The hard part of managing life during a pandemic is that I still have the problems I had before this began - they didn't miraculously disappear. The injustice of this fact stings me daily. Our ordinary, everyday, preexisting challenges are still ongoing, and as unfair as it is, new problems still arise and tragedies still occur that further complicate my pandemic angst. Life goes on - the good, the bad, and the ugly.

I miss the good things that are presently denied, but I find myself more appreciative than ever for those I still have access to - sunshine and blue skies, a good meal, an amusing conversation or heartfelt chat with a friend, a good belly laugh, or a hug from one of the two people I'm allowed to hug.

As for the bad and the ugly - they hit me with a wallop that leaves me reeling. Far too often I am besieged by a sense of powerlessness. I can't rush to anyone's aid, and I can't easily escape my frustrations in any sense of the word.  At times it feels like multiple problems laugh at the idea of socially distancing from each other, and instead link hands defiantly, daring me to take a run at them all at once. The "problems of real life" vs. Sharon, spurring me into reaction in an Olympic class game that challenges my mental strength -

"Red rover, red rover - we call Sharon over!"

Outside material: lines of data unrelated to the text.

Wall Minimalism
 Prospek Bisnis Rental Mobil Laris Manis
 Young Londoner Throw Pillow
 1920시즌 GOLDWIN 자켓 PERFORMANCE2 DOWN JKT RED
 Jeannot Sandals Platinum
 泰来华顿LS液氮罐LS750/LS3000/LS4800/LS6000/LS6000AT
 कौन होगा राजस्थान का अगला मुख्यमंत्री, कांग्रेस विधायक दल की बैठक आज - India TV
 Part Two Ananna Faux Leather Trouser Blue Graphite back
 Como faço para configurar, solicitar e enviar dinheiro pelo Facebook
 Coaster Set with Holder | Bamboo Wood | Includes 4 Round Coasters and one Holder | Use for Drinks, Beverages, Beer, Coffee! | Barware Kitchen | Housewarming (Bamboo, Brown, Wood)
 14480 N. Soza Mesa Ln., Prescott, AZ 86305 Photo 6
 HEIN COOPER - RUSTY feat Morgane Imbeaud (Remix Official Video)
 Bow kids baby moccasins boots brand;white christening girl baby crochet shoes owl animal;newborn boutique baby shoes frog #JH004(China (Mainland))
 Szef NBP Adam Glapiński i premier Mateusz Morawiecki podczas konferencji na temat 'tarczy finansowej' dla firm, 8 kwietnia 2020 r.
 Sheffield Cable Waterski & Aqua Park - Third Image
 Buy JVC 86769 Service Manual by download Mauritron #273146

Yeah world - thanks - I needed that. (Not.)

We are all in the same boat, and I can't speak for the rest of you, but I'm just trying to stay afloat. You can be as stalwart as you like, and blink away whatever tears threaten to roll down your cheeks, but I'm giving myself permission to cry. Vulnerability is its own form of strength. It takes courage to admit to sometimes feeling momentarily defeated. I'm giving myself permission to feel. It's not always going to be pretty, but that's okay. We all have a lot of emotion to purge, and we need to find healthy ways to do that.

Purge - By Sharon Flood Kasenberg

Purge yourself of all the fear you feel.
Let it out with every breath you hold.
Give your inner angst a form that's real -
let your screams be loud; your tears be bold.
Unlock deepest chasms of your mind
and purge the negativity therein.
Replace the darkness with some thoughts more kind -
reset your hollow core; anew begin.

Find positive ways to help you purge your negative emotions. I'm pouring my heart into poetry tossing darts like my life depends on hitting high triples and bullseyes. I'm talking to friends as often as I can, baking with a vengeance...I'm doing my best to cope with all of the problems life has the gall to serve up in spite of a pandemic! So are you.

Let it out - cry. Scream if you need to. Then breathe, pause, and reset. This isn't over yet. Life can feel overwhelming at the best of times, and getting through a pandemic intact requires collective effort.